Les autorités guatémaltèques vont sanctionner une entreprise de transport lourd après un accident mortel au volant d'un adolescent

La Direction Générale des Transports (DGT) du Ministère des Communications, des Infrastructures et du Logement (CIV) a annoncé qu'elle allait entamer des procédures de sanctions administratives contre l'entreprise propriétaire de la remorque qui a provoqué un accident de la route dans lequel deux personnes ont perdu la vie.

Le poids lourd était conduit par un adolescent de 16 ans, qui a traversé la voie opposée pour doubler alors qu'il roulait à vitesse excessive, percutant de plein fouet une berline qui s'est retrouvée sous la carrosserie de la remorque.

Après l'accident, la DGT a procédé à une inspection au cours de laquelle elle a confirmé que l'unité ne disposait pas d'une police d'assurance dommages au tiers, ainsi que du système de limitation de vitesse (SLV), exigences obligatoires selon le code de la route et son règlement.

« En utilisant ses pouvoirs, l'institution entamera une procédure de sanctions administratives contre l'entreprise propriétaire de l'unité pour non-conformité avérée, en réponse à son mandat d'assurer la sécurité routière », a indiqué l'institution guatémaltèque dans un communiqué.

La DGT a publié un communiqué faisant état de sanctions contre l'entreprise propriétaire de la remorque qui a provoqué un accident de la route dans lequel deux personnes ont perdu la vie.

Malgré l'opposition des transporteurs, la mise en place d'un système de limitation de vitesse des véhicules de transport de marchandises et de passagers est entrée en vigueur le 2 mars dernier, après les réformes apportées en 2016 à la loi visant à renforcer la sécurité routière.

La réglementation fixe une limite de vitesse maximale de 80 kilomètres par heure pour toutes les unités de fret et le transport extra-urbain de passagers. Selon la loi, les sanctions vont de cinq salaires minimum (20 011 quetzales) à 10 salaires minimum (environ 40 022 quetzales) en fonction du nombre d'amendes précédemment infligées.

Tandis que, depuis le 20 mars 2020, les transports lourds et de marchandises sont tenus de souscrire obligatoirement une assurance responsabilité civile contre les tiers.
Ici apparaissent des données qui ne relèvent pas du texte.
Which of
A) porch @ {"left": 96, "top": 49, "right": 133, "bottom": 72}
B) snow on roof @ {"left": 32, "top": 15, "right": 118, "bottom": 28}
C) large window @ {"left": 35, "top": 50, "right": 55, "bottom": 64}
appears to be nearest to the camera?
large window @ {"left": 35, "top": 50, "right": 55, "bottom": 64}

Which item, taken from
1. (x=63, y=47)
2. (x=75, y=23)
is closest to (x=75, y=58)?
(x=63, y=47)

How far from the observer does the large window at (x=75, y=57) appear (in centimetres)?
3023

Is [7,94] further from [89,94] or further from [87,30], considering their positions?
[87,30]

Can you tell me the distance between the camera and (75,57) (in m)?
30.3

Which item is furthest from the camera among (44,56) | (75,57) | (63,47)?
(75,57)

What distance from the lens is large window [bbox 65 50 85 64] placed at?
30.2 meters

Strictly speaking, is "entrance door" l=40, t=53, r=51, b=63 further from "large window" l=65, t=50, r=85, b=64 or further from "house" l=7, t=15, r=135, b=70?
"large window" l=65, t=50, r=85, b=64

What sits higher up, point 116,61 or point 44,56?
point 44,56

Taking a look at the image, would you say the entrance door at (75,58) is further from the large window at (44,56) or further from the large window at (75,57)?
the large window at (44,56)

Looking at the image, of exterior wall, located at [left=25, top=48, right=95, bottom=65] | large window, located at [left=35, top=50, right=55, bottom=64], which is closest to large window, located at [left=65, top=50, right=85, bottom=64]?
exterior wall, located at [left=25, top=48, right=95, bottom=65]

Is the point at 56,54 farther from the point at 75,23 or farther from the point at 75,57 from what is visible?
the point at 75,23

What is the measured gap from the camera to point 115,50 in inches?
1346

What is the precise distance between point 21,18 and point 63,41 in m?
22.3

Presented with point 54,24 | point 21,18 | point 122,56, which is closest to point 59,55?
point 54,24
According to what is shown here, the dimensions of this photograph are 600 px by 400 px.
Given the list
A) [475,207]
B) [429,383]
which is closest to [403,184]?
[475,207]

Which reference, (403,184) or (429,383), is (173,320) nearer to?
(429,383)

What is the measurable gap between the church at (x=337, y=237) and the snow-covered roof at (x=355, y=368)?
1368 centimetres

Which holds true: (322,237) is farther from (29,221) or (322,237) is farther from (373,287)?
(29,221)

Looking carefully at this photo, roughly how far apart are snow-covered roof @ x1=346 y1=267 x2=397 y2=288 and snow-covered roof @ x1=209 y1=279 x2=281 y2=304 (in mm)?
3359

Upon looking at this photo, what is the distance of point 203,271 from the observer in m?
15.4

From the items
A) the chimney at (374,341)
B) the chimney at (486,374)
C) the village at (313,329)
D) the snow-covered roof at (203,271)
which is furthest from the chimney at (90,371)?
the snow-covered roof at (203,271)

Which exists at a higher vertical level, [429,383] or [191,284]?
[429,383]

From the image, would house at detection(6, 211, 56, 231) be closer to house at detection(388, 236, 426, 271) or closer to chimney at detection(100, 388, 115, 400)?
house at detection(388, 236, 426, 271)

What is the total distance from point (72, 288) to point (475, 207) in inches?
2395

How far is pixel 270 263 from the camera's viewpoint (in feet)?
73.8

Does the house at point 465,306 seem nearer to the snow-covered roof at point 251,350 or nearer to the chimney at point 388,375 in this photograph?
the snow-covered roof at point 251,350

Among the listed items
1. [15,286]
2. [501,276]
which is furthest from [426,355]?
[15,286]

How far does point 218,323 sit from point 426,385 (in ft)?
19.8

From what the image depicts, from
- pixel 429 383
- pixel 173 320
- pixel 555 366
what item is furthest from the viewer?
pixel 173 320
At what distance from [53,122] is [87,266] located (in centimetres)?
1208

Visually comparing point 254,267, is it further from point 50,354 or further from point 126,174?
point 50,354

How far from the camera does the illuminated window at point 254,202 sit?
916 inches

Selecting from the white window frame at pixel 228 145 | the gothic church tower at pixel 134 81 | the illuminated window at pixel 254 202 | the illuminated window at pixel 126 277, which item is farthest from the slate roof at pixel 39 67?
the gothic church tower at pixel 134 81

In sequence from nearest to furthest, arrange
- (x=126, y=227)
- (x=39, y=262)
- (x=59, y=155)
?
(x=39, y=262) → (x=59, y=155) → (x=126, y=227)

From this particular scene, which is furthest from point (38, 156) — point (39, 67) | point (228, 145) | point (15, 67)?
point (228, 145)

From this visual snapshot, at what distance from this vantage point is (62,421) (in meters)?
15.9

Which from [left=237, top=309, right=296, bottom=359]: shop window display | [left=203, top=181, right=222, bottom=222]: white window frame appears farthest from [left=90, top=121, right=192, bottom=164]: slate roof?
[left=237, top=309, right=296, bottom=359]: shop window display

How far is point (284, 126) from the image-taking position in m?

L'accident s'est produit au kilomètre 115 de la route vers l'Atlantique, dans la juridiction du village de La Palmilla, dans la municipalité d'Usumatlán, département de Zacapa, Guatemala.

Les Sapeurs-Pompiers Départementaux Municipaux ont localisé le mineur sans vie parmi les fers tordus de la remorque. Le véhicule privé a été laissé sous la carrosserie.

Des témoins ont déclaré aux médias locaux que la remorque roulait à une vitesse excessive alors qu'elle transportait une grande quantité de blocs de construction. Il a tenté de dépasser en traversant en sens inverse sans se rendre compte qu'un véhicule léger approchait.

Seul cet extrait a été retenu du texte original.